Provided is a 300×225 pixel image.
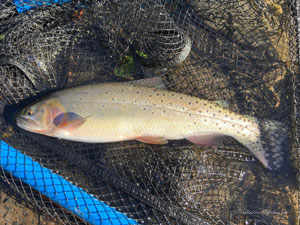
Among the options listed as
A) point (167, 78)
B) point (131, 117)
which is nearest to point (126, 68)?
point (167, 78)

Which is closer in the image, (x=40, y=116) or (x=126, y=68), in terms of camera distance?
(x=40, y=116)

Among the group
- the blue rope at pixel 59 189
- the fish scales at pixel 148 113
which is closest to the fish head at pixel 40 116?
the fish scales at pixel 148 113

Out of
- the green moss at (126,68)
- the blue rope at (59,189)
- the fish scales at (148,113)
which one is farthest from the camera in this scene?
the green moss at (126,68)

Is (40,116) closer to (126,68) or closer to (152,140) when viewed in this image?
(126,68)

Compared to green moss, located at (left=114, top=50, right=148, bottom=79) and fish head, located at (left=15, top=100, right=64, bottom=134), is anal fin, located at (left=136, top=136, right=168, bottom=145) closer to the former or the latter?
green moss, located at (left=114, top=50, right=148, bottom=79)

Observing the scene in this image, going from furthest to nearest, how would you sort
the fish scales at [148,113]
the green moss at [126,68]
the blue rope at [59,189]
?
the green moss at [126,68] < the fish scales at [148,113] < the blue rope at [59,189]

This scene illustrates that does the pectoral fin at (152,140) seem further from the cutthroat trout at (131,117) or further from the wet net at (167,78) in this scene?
the wet net at (167,78)

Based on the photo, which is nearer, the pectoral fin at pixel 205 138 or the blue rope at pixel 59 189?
the blue rope at pixel 59 189

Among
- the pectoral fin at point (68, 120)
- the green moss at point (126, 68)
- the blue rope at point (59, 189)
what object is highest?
the green moss at point (126, 68)

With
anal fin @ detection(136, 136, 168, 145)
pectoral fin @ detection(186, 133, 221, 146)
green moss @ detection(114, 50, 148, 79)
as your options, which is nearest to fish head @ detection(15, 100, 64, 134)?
green moss @ detection(114, 50, 148, 79)
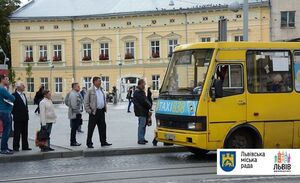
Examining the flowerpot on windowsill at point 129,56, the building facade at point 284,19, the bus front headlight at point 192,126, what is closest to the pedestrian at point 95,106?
the bus front headlight at point 192,126

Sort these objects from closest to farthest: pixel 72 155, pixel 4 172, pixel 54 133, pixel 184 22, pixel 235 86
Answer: pixel 4 172
pixel 235 86
pixel 72 155
pixel 54 133
pixel 184 22

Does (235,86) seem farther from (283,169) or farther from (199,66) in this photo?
(283,169)

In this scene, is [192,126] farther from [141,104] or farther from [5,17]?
[5,17]

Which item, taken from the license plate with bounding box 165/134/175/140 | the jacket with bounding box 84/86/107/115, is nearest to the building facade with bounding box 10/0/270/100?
the jacket with bounding box 84/86/107/115

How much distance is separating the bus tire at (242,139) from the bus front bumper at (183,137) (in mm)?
735

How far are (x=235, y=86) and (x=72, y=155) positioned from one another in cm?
480

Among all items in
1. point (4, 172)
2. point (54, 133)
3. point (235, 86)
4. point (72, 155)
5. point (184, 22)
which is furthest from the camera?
point (184, 22)

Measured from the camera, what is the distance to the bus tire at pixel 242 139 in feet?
43.2

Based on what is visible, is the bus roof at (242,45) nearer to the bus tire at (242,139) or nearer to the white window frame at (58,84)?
the bus tire at (242,139)

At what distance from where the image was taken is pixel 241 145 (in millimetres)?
13305

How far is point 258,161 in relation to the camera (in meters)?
7.00

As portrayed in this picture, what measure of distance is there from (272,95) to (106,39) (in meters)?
56.6

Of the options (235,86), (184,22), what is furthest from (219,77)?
(184,22)

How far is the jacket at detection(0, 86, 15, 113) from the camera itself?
14.1 meters
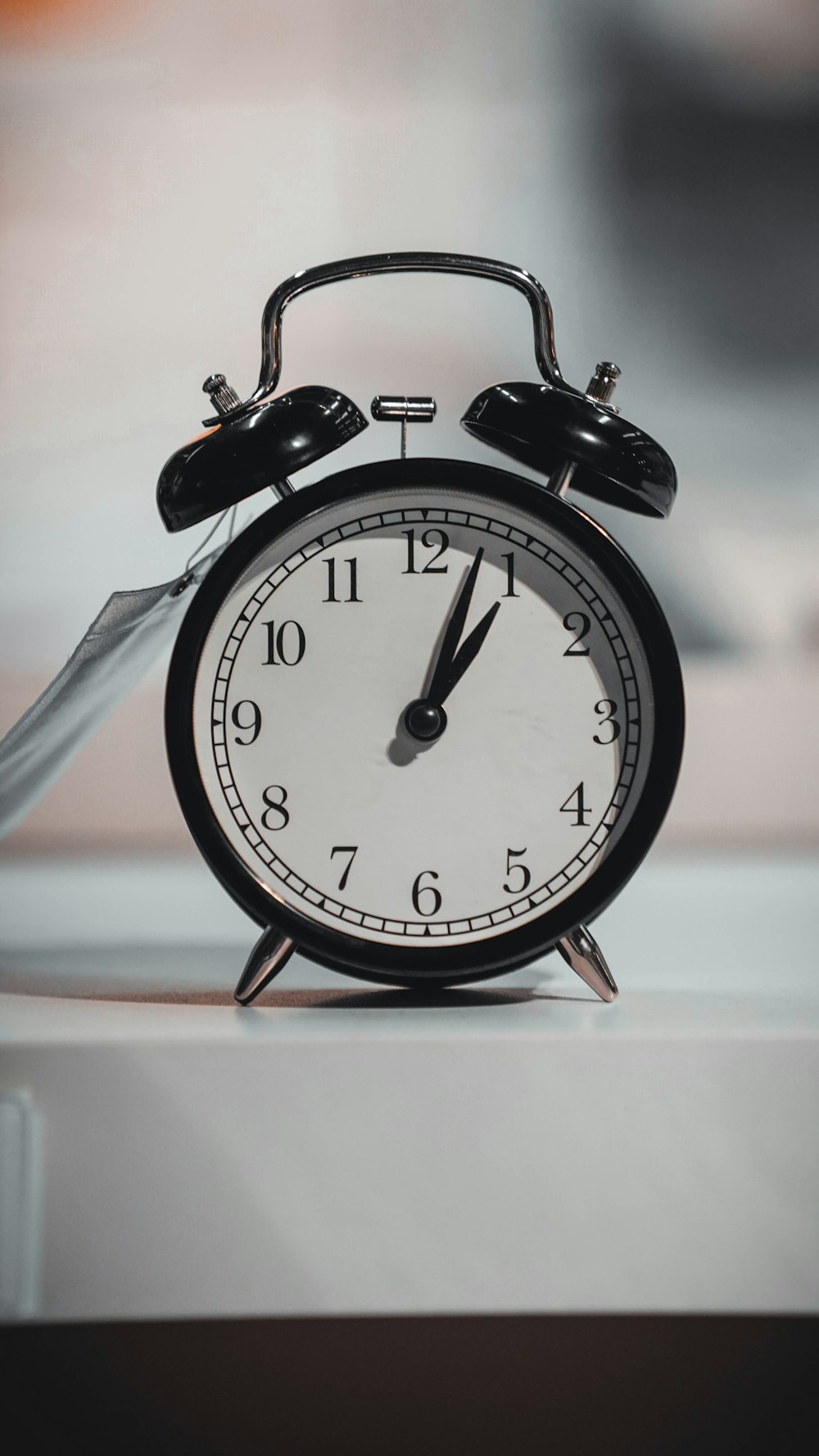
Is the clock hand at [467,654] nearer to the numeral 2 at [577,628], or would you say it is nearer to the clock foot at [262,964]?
the numeral 2 at [577,628]

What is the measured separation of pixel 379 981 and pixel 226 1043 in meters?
0.16

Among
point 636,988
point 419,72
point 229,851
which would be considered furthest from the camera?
point 419,72

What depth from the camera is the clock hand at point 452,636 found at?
896 mm

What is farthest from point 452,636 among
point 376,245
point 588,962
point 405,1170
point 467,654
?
point 376,245

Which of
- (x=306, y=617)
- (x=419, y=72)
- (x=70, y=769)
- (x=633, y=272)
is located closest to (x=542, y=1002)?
(x=306, y=617)

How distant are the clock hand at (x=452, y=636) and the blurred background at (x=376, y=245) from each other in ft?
2.29

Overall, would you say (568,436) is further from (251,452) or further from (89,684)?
(89,684)

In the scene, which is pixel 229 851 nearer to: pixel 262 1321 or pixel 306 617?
pixel 306 617

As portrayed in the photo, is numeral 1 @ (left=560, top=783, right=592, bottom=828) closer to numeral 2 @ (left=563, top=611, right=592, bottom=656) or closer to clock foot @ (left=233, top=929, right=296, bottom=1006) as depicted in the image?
numeral 2 @ (left=563, top=611, right=592, bottom=656)

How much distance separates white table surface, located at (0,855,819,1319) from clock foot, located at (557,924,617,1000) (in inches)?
4.5

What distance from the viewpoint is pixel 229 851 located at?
2.88ft

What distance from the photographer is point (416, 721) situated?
88 cm

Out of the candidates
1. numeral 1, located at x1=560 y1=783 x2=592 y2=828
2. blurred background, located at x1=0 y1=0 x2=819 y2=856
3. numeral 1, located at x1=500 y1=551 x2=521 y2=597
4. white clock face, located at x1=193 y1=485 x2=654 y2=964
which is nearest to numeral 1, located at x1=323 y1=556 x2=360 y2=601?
white clock face, located at x1=193 y1=485 x2=654 y2=964

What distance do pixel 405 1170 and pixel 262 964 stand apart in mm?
192
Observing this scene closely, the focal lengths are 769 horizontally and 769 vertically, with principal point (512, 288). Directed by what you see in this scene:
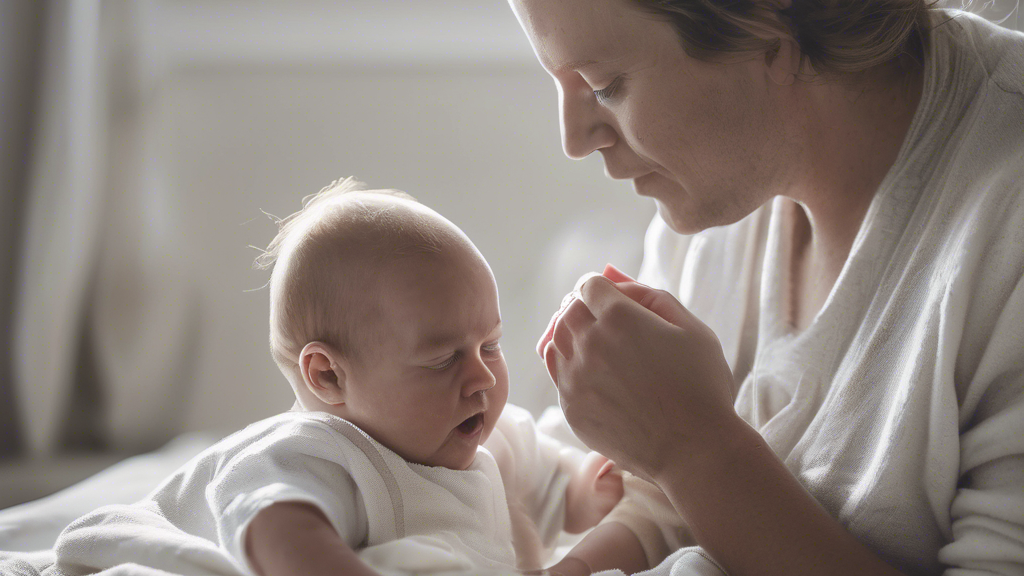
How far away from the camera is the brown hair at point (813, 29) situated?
90 centimetres

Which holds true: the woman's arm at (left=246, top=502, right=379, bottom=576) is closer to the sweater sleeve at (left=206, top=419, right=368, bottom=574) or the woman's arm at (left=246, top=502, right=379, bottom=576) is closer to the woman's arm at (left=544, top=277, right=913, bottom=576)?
the sweater sleeve at (left=206, top=419, right=368, bottom=574)

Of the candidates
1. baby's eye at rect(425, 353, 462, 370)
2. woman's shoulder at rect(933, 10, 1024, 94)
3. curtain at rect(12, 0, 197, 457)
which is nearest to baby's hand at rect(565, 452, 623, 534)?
baby's eye at rect(425, 353, 462, 370)

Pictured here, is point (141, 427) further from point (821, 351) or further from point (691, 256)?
point (821, 351)

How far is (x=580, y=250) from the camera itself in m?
1.73

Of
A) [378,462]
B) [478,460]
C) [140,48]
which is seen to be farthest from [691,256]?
[140,48]

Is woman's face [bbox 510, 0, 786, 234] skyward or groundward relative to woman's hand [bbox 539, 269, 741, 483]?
skyward

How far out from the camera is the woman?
745 millimetres

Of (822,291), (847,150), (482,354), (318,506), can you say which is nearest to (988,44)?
(847,150)

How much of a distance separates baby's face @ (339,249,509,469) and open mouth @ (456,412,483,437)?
0.01m

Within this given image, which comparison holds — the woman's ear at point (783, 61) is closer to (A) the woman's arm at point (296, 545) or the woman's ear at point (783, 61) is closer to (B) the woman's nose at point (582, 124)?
(B) the woman's nose at point (582, 124)

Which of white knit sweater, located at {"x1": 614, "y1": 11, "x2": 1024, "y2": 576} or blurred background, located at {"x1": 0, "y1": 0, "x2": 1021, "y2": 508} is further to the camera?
blurred background, located at {"x1": 0, "y1": 0, "x2": 1021, "y2": 508}

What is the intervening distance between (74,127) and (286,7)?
1.71 ft

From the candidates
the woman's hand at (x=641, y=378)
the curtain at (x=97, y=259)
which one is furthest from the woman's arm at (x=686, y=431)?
the curtain at (x=97, y=259)

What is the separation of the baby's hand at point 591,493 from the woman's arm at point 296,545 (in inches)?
19.9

**********

WRITTEN TASK:
Revise the lines from the one containing "From the candidates" through the end of the records, replacing "furthest" with "farthest" and leaving everything else unchanged.

THE RESPONSE:
From the candidates
the woman's hand at (x=641, y=378)
the curtain at (x=97, y=259)
which one is farthest from the woman's arm at (x=686, y=431)?
the curtain at (x=97, y=259)

What is the separation of the baby's hand at point 591,493 from the woman's arm at point 296,545 (in inches)?
19.9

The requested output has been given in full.